Texas on Wednesday set one-day records for increases in COVID-19 deaths and hospitalizations in the state, forcing one county to store bodies in refrigerated trucks and prompting a top health official there to call for new stay-at-home orders.
Texas, which reported 197 deaths and 10,893 hospitalizations, has been one of the states hardest hit by the resurgent coronavirus. Hidalgo County, at the southern tip of the state on the US border with Mexico, has seen cases rise 60% in the last week, with deaths doubling to more than 360.
We’ve got to lasso this virus, this stallion, bring the numbers back down and get control of this thing, Hidalgo County Judge Richard Cortez said. Because our hospitals – they’re war zones, they are really struggling right now.

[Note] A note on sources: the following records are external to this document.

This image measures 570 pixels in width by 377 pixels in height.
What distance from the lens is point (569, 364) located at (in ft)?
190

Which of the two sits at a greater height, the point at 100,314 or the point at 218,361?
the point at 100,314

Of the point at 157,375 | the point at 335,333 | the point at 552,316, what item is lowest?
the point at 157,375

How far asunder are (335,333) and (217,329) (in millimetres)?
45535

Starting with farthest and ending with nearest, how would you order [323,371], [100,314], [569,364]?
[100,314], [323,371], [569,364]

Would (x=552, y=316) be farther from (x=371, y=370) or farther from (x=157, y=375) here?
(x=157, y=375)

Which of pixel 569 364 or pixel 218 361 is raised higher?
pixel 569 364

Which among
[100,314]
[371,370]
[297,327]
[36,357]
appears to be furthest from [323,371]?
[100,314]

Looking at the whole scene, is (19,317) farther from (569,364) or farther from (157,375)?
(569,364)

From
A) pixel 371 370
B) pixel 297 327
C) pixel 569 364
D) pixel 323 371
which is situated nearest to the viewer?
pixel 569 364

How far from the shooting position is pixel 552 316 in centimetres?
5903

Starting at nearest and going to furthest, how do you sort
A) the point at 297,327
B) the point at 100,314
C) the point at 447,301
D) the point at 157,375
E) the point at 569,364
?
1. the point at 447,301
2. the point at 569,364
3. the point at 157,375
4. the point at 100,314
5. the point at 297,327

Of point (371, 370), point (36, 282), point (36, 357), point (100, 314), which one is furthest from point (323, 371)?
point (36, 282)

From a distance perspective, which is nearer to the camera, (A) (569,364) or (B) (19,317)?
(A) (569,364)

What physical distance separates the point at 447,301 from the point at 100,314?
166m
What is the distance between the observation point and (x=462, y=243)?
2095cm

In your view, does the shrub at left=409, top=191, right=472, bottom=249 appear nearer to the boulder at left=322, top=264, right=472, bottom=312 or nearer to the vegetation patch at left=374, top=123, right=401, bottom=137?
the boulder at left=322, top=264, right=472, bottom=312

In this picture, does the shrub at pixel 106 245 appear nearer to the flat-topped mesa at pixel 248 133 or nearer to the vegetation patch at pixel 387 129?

Cortez, a Democrat who serves as the top county official, issued a shelter-in-place order for residents. That mandate put him at odds with Republican Governor Greg Abbott, who maintains that local officials do not have the authority to make residents stay home. Crematoriums in the Hidalgo area have a wait list of two weeks, Cortez said, forcing the county to use five refrigerated trucks that can hold 50 bodies each.

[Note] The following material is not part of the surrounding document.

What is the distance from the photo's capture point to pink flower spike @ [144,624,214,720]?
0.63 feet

Hidalgo’s top medical official, Dr Ivan Melendez, partly blamed Abbott’s move to override local officials for the spike in coronavirus infections, which he said has jammed the local medical system at every level.
Do I think that a stay-at-home order is medically indicated at this point? Absolutely, Melendez said.
On Tuesday, US deaths from COVID-19 topped 1,000 in a single day for the first time since Jun 10. More than 142,000 people have died in the country during the past five months and deaths are rising in 23 states.
The country's three most populous states, Florida, Texas and California, top the list of 44 states where cases are increasing, based on a Reuters analysis.